There’s a new term in the bush called a “jug bath”, pegged courtesy of myself and Howard.

Let me set the scene of origin:

I’m standing in the shower making the most of my two minutes(that’s all we can have because we need to conserve water for other things, trust me we have it down to a science…or so I think) unwinding after a hectic weekend and I’d just slathered my mane with conditioner and soaped up when the water pressure takes a nosedive and ends at a trickle then a slow “drip-drip-drip”, heart sinking I yell “Oh sh*t!” hoping it’s not what I think it is.

Howard comes running to see what all the ruckus is about and I tell him to check the tanks. Sure enough, it’s what I think it is. We’ve run out of water again. This is the second time it’s happened to me in the shower. Funny…it never happens to Howard.

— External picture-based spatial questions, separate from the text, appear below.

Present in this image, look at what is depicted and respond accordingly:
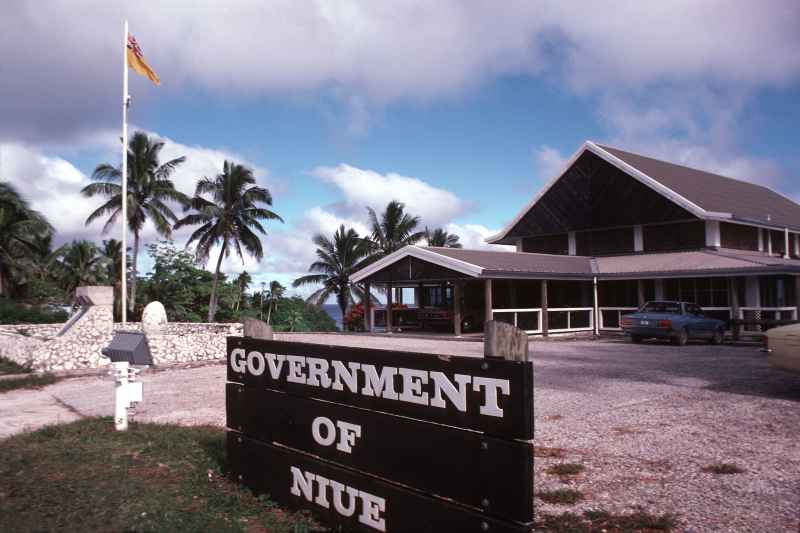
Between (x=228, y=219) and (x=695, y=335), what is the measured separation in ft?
98.8

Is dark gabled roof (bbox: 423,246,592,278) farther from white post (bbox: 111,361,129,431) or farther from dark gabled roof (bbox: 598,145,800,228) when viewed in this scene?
white post (bbox: 111,361,129,431)

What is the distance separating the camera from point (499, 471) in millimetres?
3543

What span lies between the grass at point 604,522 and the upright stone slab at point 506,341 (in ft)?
5.83

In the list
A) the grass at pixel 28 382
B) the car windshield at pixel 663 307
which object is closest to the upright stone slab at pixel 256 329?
the grass at pixel 28 382

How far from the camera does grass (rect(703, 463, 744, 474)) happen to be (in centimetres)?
580

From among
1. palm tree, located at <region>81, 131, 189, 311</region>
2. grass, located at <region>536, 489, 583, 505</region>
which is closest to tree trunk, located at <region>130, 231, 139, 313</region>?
palm tree, located at <region>81, 131, 189, 311</region>

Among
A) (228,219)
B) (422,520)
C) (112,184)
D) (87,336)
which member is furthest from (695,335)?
(112,184)

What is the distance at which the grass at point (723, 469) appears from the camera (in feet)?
19.0

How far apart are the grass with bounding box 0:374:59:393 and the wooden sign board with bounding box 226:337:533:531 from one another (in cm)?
965

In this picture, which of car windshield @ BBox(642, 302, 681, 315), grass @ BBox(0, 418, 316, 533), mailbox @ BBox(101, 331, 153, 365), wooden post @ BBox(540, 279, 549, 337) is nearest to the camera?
grass @ BBox(0, 418, 316, 533)

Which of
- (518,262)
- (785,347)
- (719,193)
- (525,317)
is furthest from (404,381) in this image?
(719,193)

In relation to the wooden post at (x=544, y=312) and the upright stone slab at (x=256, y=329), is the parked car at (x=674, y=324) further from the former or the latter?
the upright stone slab at (x=256, y=329)

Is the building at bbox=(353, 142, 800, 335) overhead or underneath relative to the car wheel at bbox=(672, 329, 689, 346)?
overhead

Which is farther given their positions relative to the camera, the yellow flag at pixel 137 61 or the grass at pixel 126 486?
the yellow flag at pixel 137 61
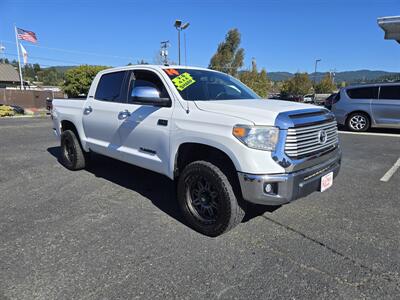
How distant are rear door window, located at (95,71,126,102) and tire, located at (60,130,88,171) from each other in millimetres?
1095

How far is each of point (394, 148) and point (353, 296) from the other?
276 inches

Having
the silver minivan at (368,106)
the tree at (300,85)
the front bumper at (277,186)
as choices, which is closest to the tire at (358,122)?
the silver minivan at (368,106)

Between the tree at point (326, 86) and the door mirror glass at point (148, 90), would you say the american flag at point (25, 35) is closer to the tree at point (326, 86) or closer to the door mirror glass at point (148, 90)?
the door mirror glass at point (148, 90)

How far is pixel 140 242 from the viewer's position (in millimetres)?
3115

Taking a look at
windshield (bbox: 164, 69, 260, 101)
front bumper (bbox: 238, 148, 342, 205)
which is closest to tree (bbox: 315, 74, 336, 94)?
A: windshield (bbox: 164, 69, 260, 101)

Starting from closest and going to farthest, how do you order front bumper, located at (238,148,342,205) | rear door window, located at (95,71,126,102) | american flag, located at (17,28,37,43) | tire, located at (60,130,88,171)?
front bumper, located at (238,148,342,205) < rear door window, located at (95,71,126,102) < tire, located at (60,130,88,171) < american flag, located at (17,28,37,43)

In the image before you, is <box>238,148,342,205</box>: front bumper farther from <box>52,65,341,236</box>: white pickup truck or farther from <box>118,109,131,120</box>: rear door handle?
<box>118,109,131,120</box>: rear door handle

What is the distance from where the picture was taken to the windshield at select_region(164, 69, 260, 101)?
3.73 m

Howard, knowing the drill from the previous time, returns to the bathroom with two one-gallon jugs of distilled water(water that costs 5 bucks a gallon, remember, everything is flown in here so the heavier the product, the higher the retail). I brace myself as he pours the icy (notice it never feels cold when you want it to) water over my hair and down my body. I start to shiver and he starts to laugh…and laugh…and laugh. So glad he’s amused! He redeemed himself by wrapping me in one of the luxurious overpriced bathsheets I bought online a few weeks ago and toweled my dripping hair. I even got a smooch out of him. What a guy!

And what an idiot I am for not checking the tanks the last night before water is delivered again. “Down to a science”. Who am I kidding?

Shoulda checked the tanks first. Well at least I’m clean…and I’d damn well better be at five bucks a gallon.

Sep 19

Still no word from “The Mother”, she’s probably busy disowning me.

I just drowned my sorrows in Diet Mountain Dew (kidneys will be screaming at me later) and a whole (yes I said whole) bag of Snickers Popables.

Oy Vey, I am going to have to jog twice as far next week. Did I mention I went 7 (count ‘em 7) days without so much as brisk walk this week? I can feel my booty expanding as I type. Can feel those calories nestling themselves between my muscle mass…getting acquainted with some fatty tissue.

“Hi there, my name is Snickers and this is my pal DMD…yeah I know, the owner actually thinks thinks Diet drinks are better for you, boy is she a SUCKER!….speaking of, she really woofed us down today…well where I should I put my belongings? Oh right there between the hip bones? Wow, spacious…and with any luck, we can talk her into not exercising this week!”